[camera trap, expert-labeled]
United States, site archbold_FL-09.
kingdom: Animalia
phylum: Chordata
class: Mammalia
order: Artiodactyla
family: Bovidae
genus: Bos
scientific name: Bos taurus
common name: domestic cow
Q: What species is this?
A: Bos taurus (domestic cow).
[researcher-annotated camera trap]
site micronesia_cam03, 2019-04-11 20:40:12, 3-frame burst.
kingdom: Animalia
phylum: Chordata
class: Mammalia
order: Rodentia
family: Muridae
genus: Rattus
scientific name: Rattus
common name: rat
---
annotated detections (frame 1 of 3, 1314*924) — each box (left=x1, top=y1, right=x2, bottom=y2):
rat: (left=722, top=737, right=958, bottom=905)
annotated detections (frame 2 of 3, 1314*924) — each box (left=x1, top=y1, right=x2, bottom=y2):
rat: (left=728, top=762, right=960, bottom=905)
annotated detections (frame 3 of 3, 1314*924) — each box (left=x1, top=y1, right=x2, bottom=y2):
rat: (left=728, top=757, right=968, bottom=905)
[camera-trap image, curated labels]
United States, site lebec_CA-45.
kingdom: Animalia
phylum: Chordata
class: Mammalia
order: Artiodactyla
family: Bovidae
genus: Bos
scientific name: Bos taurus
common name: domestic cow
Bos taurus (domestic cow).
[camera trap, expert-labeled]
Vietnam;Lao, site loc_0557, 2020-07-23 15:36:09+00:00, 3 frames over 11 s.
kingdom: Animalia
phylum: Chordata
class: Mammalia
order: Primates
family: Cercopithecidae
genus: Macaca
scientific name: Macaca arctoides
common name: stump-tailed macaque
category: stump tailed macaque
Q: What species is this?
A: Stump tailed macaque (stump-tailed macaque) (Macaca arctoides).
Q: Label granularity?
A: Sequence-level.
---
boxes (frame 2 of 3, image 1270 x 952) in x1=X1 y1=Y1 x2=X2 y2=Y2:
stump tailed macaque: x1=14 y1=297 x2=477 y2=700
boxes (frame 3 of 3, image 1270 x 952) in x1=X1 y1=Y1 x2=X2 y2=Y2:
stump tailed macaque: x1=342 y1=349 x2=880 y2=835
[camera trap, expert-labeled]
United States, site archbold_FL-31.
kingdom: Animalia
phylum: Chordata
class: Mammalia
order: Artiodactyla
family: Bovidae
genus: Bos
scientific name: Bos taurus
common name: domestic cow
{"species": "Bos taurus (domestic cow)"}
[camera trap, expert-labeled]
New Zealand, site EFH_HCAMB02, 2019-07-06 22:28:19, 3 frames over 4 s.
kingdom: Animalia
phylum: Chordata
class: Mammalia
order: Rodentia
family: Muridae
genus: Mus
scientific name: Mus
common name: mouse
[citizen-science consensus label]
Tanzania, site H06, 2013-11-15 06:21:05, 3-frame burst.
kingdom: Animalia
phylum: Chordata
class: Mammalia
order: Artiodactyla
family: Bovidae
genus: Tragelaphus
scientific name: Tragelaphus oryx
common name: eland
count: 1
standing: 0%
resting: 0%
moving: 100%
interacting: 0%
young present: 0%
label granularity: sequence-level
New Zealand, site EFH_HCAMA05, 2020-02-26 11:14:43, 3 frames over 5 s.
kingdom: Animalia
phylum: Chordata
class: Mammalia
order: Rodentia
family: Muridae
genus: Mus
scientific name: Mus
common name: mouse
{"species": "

________

▸ What is needed
Everything from the line containing "New Zealand, site EFH_HCAMB02, 2019-07-06" to the last line of the material above should be printed exactly, both ends included.

▸ Exercise solution
New Zealand, site EFH_HCAMB02, 2019-07-06 22:28:19, 3 frames over 4 s.
kingdom: Animalia
phylum: Chordata
class: Mammalia
order: Rodentia
family: Muridae
genus: Mus
scientific name: Mus
common name: mouse
[citizen-science consensus label]
Tanzania, site H06, 2013-11-15 06:21:05, 3-frame burst.
kingdom: Animalia
phylum: Chordata
class: Mammalia
order: Artiodactyla
family: Bovidae
genus: Tragelaphus
scientific name: Tragelaphus oryx
common name: eland
count: 1
standing: 0%
resting: 0%
moving: 100%
interacting: 0%
young present: 0%
label granularity: sequence-level
New Zealand, site EFH_HCAMA05, 2020-02-26 11:14:43, 3 frames over 5 s.
kingdom: Animalia
phylum: Chordata
class: Mammalia
order: Rodentia
family: Muridae
genus: Mus
scientific name: Mus
common name: mouse
{"species": "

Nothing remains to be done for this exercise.